Coming a day after the cabinet issued a 12-page document, listing 50 "violations" by President Yasser Arafat's Palestinian Authority of the Oslo peace accords - violations which would have to be corrected before any further West Bank land would be turned over to Mr Arafat's control - the new deliberations underlined how far the government has shifted to the right in the week-and-a-half since the moderate Mr David Levy resigned as foreign minister.
In essence, the Israeli commentator Menachem Shalev noted in yesterday's Ma'ariv newspaper, the government, its narrow majority resting on hard-line support, has issued its "final divorce papers from the Oslo peace process".
Ridiculing some parts of the Israeli "violations" document (especially clauses relating to alleged Palestinian environmental infractions), and flatly rejecting others (including the assertion that the PLO charter has yet to be annulled), the Palestinian leadership is accusing the Netanyahu government of manufacturing pretexts to avoid implementing the next, overdue, West Bank withdrawal.

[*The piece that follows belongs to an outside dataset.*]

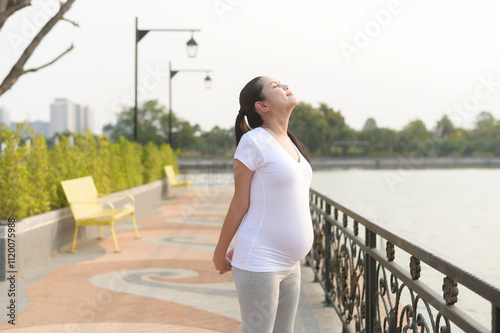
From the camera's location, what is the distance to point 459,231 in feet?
52.6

But the Israelis are adamant about many of their demands, including those for an end to anti-Israeli incitement, the disarming of Islamic militants, and the reduction to the officially agreed numbers of the bloated Palestinian police force.
Mr Arafat, returning yesterday from talks with King Hussein in Jordan, warned that, unless an unlikely breakthrough was achieved in the separate meetings he and Mr Netanyahu are to have with President Clinton next week, "anything can happen" - including a resumption of the Intifada. As though to illustrate his point, Palestinians in Hebron clashed yesterday with Israeli troops in protests on the third anniversary of the massacre by an Israeli settler of 29 Palestinians at prayer in the mosque/synagogue at the city's Tomb of the Patriarchs.
In Tel Aviv last night, about 25,000 settlers and other Israeli right-wingers gathered to remind Mr Netanyahu that they had elected him to "hold on to Greater Israel" - the biblical area that includes the West Bank - and to suggest that he had "no mandate" to give up West Bank land.
Simultaneously, Mr Arye Deri, the leader of the ultra-Orthodox Shas party, was meeting King Hussein, and assuring the Jordanian monarch that the next West Bank land hand-over would go ahead soon. But for Mr Deri's assurance to be proved correct, there would have to be a radical reshuffling of the Israeli political forces.